Equality in sporting dress codes?
The handball incident is far from a one-off, and has echoes of the controversial 2011 decision of the Badminton World Federation to implement a dress code which required women to wear dresses as a way to create a more “attractive presentation”.
More recently, in 2018 Serena Williams’ catsuit was called “disrespectful to the game” of tennis by the French Tennis Federation. It is clear that, even in 2021, women are not afforded sufficient agency in what they wear to compete in sports.
From facemasks to shorts, athletes have spent the summer using their wardrobe choices as a means of making a point - and have received wide-ranging public support for doing so.
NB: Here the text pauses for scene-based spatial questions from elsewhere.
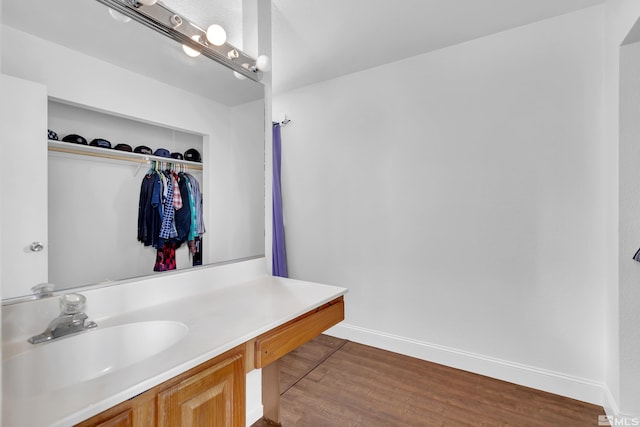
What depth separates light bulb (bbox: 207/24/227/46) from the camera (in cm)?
153

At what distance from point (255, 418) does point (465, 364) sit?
1600 mm

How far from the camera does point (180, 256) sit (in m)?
1.48

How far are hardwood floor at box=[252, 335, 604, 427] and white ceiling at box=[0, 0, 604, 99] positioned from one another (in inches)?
76.7

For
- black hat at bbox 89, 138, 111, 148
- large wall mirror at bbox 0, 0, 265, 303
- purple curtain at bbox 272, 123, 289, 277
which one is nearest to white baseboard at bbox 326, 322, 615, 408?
purple curtain at bbox 272, 123, 289, 277

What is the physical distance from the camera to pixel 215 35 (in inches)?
60.3

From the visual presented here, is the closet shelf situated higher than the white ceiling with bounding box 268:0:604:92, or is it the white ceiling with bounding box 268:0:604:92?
the white ceiling with bounding box 268:0:604:92

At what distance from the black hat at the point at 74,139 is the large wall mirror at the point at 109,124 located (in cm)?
2

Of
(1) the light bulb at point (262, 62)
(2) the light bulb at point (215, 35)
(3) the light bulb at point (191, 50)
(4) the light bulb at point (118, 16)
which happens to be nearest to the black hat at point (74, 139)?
(4) the light bulb at point (118, 16)

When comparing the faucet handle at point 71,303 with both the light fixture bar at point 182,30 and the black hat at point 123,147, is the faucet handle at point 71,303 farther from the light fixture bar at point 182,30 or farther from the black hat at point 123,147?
the light fixture bar at point 182,30

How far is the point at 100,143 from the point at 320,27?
169 centimetres

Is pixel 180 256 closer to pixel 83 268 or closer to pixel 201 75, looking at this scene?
pixel 83 268

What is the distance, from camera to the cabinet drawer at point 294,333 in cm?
111

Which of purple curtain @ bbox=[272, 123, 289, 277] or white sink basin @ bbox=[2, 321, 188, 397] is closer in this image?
white sink basin @ bbox=[2, 321, 188, 397]

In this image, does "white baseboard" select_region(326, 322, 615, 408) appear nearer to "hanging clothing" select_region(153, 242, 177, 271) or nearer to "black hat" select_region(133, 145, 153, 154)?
"hanging clothing" select_region(153, 242, 177, 271)
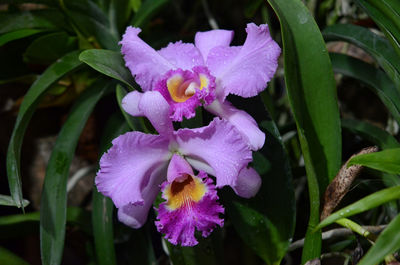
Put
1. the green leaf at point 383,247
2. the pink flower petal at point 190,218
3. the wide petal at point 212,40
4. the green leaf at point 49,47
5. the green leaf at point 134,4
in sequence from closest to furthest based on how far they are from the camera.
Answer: the green leaf at point 383,247 < the pink flower petal at point 190,218 < the wide petal at point 212,40 < the green leaf at point 49,47 < the green leaf at point 134,4

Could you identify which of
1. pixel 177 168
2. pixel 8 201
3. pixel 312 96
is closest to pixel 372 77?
pixel 312 96

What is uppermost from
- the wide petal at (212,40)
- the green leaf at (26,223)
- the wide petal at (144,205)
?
the wide petal at (212,40)

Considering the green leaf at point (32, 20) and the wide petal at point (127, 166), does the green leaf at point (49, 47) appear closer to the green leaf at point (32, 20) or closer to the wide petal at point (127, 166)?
the green leaf at point (32, 20)

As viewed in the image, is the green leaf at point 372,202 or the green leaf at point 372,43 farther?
the green leaf at point 372,43

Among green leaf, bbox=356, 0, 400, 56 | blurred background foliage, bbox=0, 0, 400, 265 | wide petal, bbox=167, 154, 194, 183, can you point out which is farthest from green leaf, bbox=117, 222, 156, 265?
green leaf, bbox=356, 0, 400, 56

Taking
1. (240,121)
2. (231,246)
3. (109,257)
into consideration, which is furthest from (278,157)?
(231,246)

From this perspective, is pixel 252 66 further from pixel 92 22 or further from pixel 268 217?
pixel 92 22

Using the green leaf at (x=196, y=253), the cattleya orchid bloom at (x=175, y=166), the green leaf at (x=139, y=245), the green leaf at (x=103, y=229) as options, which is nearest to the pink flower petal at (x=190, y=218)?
the cattleya orchid bloom at (x=175, y=166)
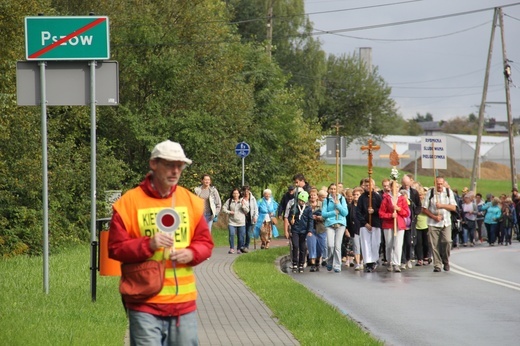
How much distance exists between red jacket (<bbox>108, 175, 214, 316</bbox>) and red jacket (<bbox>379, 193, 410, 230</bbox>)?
57.7 ft

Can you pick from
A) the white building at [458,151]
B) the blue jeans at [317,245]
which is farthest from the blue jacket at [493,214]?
the white building at [458,151]

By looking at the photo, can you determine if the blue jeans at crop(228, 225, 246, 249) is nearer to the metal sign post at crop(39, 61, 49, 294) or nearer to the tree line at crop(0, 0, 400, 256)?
the tree line at crop(0, 0, 400, 256)

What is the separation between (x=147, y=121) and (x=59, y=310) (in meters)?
23.8

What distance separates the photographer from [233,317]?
536 inches

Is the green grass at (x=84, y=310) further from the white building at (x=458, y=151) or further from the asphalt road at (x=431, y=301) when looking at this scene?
the white building at (x=458, y=151)

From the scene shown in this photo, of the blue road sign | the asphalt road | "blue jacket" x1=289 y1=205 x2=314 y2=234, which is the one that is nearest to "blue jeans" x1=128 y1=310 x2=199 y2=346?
the asphalt road

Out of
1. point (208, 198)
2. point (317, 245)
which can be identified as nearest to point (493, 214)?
point (317, 245)

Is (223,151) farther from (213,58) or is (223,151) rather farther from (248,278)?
(248,278)

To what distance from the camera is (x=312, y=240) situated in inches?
955

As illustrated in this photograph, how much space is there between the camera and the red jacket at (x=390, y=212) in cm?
2427

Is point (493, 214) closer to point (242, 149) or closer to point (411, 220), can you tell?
point (242, 149)

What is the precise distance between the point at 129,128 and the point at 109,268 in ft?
72.5

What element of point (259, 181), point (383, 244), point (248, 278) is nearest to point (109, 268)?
point (248, 278)

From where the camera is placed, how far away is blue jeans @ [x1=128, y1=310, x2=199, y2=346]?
666 centimetres
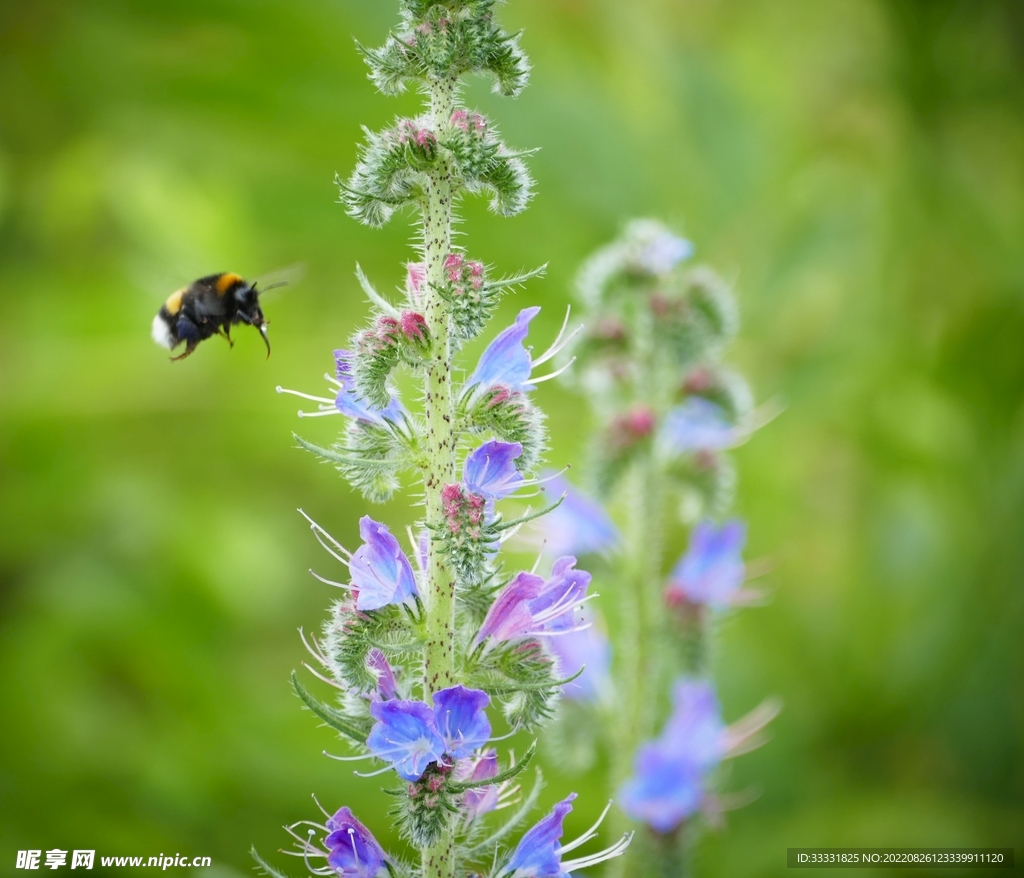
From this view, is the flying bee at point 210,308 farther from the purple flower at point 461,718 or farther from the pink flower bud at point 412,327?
the purple flower at point 461,718

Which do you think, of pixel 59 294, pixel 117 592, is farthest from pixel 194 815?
pixel 59 294

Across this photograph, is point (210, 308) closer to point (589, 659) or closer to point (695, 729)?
point (589, 659)

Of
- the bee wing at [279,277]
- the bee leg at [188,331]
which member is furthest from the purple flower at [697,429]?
the bee leg at [188,331]

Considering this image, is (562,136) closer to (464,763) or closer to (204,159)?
(204,159)

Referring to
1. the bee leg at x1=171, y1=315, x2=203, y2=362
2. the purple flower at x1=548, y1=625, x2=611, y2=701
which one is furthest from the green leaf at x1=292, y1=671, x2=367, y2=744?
the bee leg at x1=171, y1=315, x2=203, y2=362

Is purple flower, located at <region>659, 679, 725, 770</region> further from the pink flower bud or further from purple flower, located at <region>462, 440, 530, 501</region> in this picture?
the pink flower bud
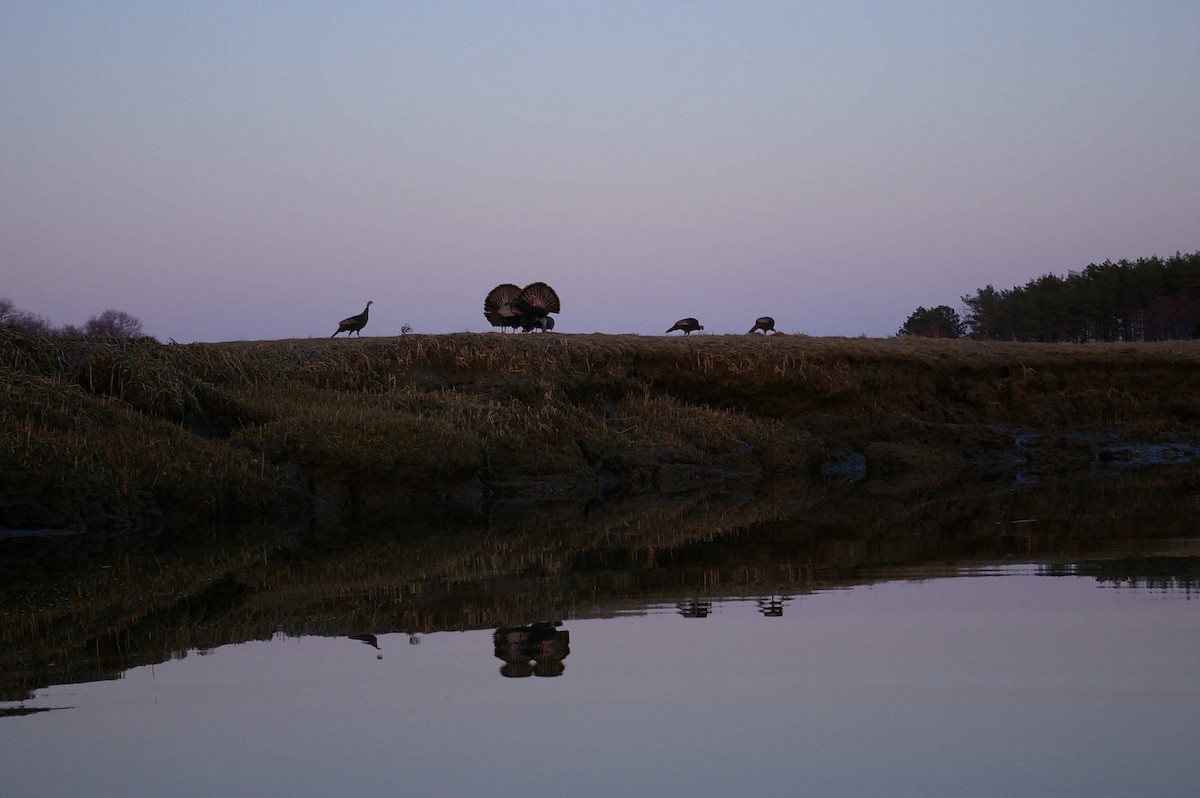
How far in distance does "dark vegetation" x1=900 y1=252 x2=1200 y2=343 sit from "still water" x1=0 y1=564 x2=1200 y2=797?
41.6 meters

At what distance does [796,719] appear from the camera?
530cm

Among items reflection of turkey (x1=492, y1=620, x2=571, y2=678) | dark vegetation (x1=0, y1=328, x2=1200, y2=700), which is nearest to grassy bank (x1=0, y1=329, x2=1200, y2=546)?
dark vegetation (x1=0, y1=328, x2=1200, y2=700)

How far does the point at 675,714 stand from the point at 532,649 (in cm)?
165

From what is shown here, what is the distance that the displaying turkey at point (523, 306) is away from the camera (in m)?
26.6

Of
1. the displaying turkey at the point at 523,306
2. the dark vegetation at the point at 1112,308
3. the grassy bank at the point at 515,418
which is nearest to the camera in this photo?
the grassy bank at the point at 515,418

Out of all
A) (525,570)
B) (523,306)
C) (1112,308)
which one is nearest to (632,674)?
(525,570)

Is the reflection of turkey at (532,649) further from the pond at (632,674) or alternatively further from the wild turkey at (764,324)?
the wild turkey at (764,324)

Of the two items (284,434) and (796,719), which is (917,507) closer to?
(284,434)

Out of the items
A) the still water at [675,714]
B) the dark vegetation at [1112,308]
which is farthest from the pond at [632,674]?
the dark vegetation at [1112,308]

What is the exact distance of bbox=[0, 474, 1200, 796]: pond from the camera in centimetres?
469

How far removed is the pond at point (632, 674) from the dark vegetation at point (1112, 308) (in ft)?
128

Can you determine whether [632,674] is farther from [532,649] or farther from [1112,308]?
[1112,308]

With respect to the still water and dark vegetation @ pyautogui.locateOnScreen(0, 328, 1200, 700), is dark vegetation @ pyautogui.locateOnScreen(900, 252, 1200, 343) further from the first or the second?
the still water

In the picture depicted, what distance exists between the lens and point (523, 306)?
1050 inches
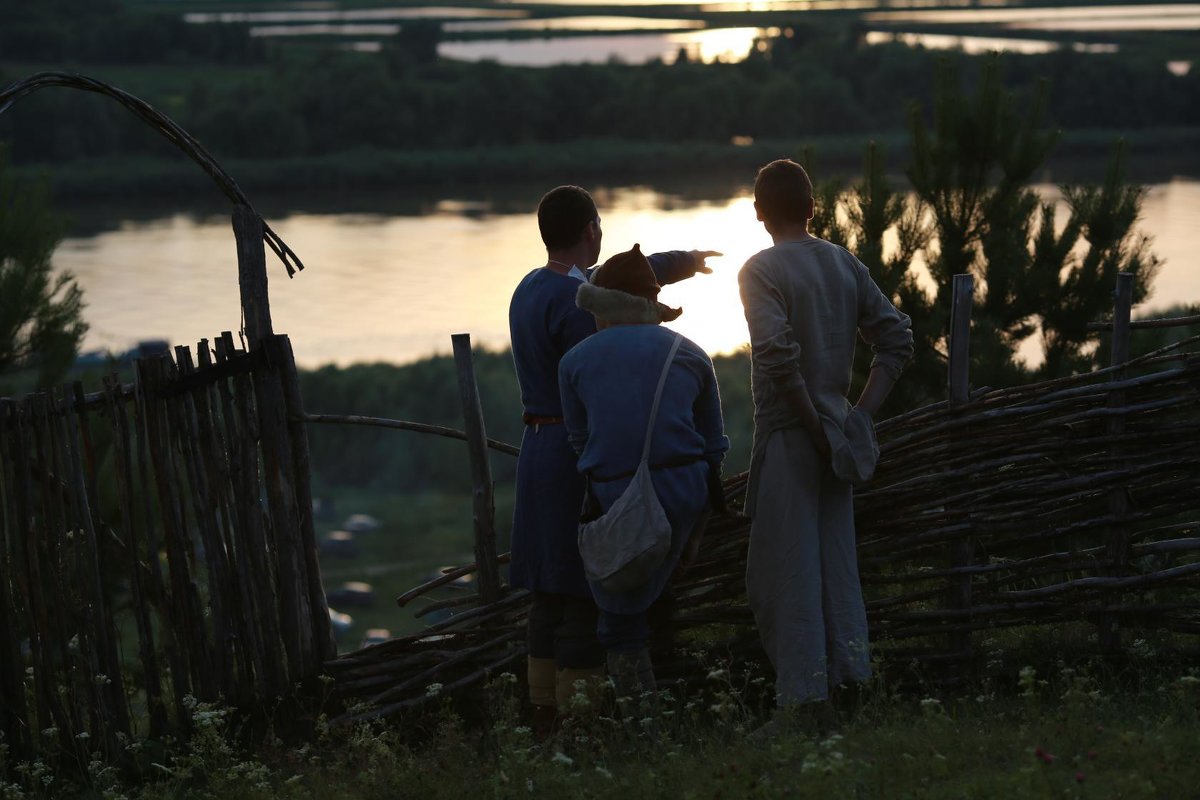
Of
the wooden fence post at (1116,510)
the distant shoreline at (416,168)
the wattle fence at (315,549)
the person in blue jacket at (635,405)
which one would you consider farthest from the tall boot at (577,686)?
the distant shoreline at (416,168)

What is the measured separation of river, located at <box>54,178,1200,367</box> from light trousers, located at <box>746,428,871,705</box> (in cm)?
1841

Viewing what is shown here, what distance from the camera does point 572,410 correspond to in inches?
132

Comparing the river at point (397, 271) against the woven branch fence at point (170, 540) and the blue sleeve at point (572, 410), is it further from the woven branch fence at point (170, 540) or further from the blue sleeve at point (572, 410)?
the blue sleeve at point (572, 410)

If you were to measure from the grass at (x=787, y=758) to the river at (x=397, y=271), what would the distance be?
18.4 meters

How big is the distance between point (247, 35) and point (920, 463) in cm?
6216

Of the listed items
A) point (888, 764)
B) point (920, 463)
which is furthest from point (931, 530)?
point (888, 764)

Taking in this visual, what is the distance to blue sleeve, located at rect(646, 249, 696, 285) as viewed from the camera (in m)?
3.59

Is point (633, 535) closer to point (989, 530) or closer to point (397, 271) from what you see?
point (989, 530)

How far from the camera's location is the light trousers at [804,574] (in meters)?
3.46

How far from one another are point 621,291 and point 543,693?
113cm

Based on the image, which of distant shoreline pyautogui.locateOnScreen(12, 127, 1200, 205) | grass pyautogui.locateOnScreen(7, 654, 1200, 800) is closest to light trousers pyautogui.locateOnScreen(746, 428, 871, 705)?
grass pyautogui.locateOnScreen(7, 654, 1200, 800)

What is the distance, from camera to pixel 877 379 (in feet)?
11.5

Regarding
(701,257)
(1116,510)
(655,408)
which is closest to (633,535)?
(655,408)

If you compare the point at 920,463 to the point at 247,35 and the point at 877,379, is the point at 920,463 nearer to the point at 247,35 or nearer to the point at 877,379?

The relaxation of Rule 50.2 has given more scope for that to happen in the Olympic setting, and so far women’s rights and greater equality in sport appear to have been the causes of choice – which suggests the new Guidelines can be a force for good.
There is trepidation in some quarters that the floodgates could open to allow expression of support for more problematic, controversial or even dangerous movements – and with Beijing slated to host next year’s Winter Olympics, there will be some understandable nervousness at the prospect of more political protest coming to the fore.
However, the experience of this summer has shown that athletes are capable of using that platform to protest effectively and non-disruptively in support of causes that matter.